O Retorno do Talentoso Ripley
Liliana Cavani, Ripley's game, EUA/Inglaterra/Itália, 2003

Existe um inegável charme, bastante antiquado, no filme de Cavani. Charme este que possui um componente visual mesmo, de difícil explicação em termos técnicos: o filme parece feito em outros tempos - especificamente nos anos 70, e isso não deve ser sem relação com o fato de que foi nessa década que Cavani teve o auge do seu reconhecimento como diretora, estando um pouco esquecida desde então.
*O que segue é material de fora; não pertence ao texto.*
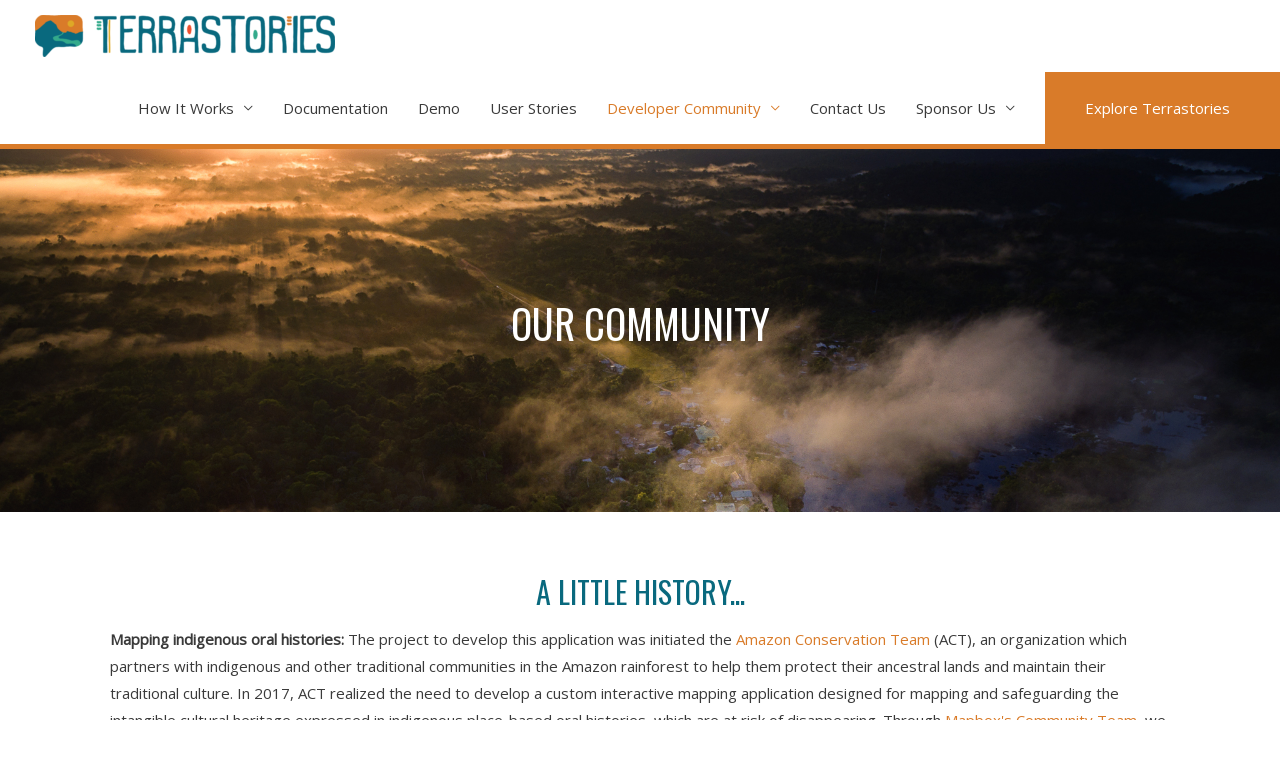

--- FILE ---
content_type: text/css
request_url: https://terrastories.app/wp-content/uploads/elementor/css/post-57.css?ver=1765303494
body_size: 208
content:
.elementor-57 .elementor-element.elementor-element-3f3067b:not(.elementor-motion-effects-element-type-background), .elementor-57 .elementor-element.elementor-element-3f3067b > .elementor-motion-effects-container > .elementor-motion-effects-layer{background-color:#08BFA4;}.elementor-57 .elementor-element.elementor-element-3f3067b{transition:background 0.3s, border 0.3s, border-radius 0.3s, box-shadow 0.3s;}.elementor-57 .elementor-element.elementor-element-3f3067b > .elementor-background-overlay{transition:background 0.3s, border-radius 0.3s, opacity 0.3s;}.elementor-widget-heading .elementor-heading-title{font-family:var( --e-global-typography-primary-font-family ), Sans-serif;font-weight:var( --e-global-typography-primary-font-weight );color:var( --e-global-color-primary );}.elementor-57 .elementor-element.elementor-element-863c4b1{width:auto;max-width:auto;align-self:center;}.elementor-57 .elementor-element.elementor-element-863c4b1 .elementor-heading-title{color:#FFFFFF;}.elementor-57 .elementor-element.elementor-element-b261eaa{--grid-template-columns:repeat(0, auto);width:auto;max-width:auto;--grid-column-gap:5px;--grid-row-gap:0px;}.elementor-57 .elementor-element.elementor-element-b261eaa .elementor-widget-container{text-align:center;}.elementor-57 .elementor-element.elementor-element-b261eaa > .elementor-widget-container{margin:0px 0px 0px 40px;}.elementor-57 .elementor-element.elementor-element-b261eaa .elementor-social-icon{background-color:rgba(35, 164, 85, 0);}.elementor-57 .elementor-element.elementor-element-b261eaa .elementor-social-icon i{color:#FFFFFF;}.elementor-57 .elementor-element.elementor-element-b261eaa .elementor-social-icon svg{fill:#FFFFFF;}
Também é interessante notar que o próprio Ripley, personagem-fetiche da literatura e do cinema, é interpretado aqui por John Malkovich como um homem "fora do seu tempo". Isso tudo (visualidade, personagem, andamento) dá ao filme um nada desprezível interesse e estranheza.

É verdade que Ripley e Malkovich são uma associação bastante óbvia (Ripley nada mais é do que a encarnação exagerada de uma série de personagens previamente interpretados pelo ator, notadamente o Marquês de Valmont de Ligações Perigosas - papel que o projetou), mas isso causa uma estranha dubiedade. Se é inegável a sensação de que Malkovich apenas repete trejeitos previamente utilizados, o quanto isso não se deve ao acaso da acumulação dessas obras em sua carreira? Ou, para colocar de outra forma: se este fosse o primeiro filme que víssemos com Malkovich, não pareceria sua interpretação extremamente adequada, precisa mesmo? Então, como negar o fato de que, repetição e clichê de si mesmo ou não, Malkovich sempre pareceu destinado a interpretar Ripley, a julgar por este filme. De fato, boa parte do charme do filme vem de sua presença incrivelmente magnética na tela - que adiciona ainda uma sexualidade latente muito bem vinda. Sua dominação sobre o filme fica especialmente forte uma vez que Dougray Scott como seu parceiro de cena parece completamente inadequado, sem capacidade de responder à complexidade do Ripley de Malkovich. Sua não-interpretação, é inegável, parece bastante planejada para colocá-lo como marionete de Ripley, contraponto deste - no entanto, a extrema falta de qualquer carisma afasta demais o espectador de um personagem com quem é importante, no mínimo, alguma identificação.

O grande ponto de interesse do filme (e do livro, etc) está obviamente na relação de repulsa e atração entre Trevanny (Scott) e Ripley - onde um inveja o poder do outro, enquanto o outro inveja a "vida simples" do primeiro, ambos inatingíveis ao seu complementar. Cavani filma muito bem esta relação, em especial na preparação do clímax nas cenas dos dois na mansão de Ripley. A complexidade das motivações e do espaço do dito e do não dito são exploradas com muita calma pela diretora, que deixa ainda que a violência irrompa na tela sempre em interessantíssimo choque com a extrema elegância do resto do filme. Cavani, se não faz um filme a não ser esquecido ou algo assim, realiza um muitíssimo bem sucedido exercício de gênero, um estudo de personagem antes de tudo - e pode considerar sempre Malkovich e seu uso de sua persona como co-autor do filme.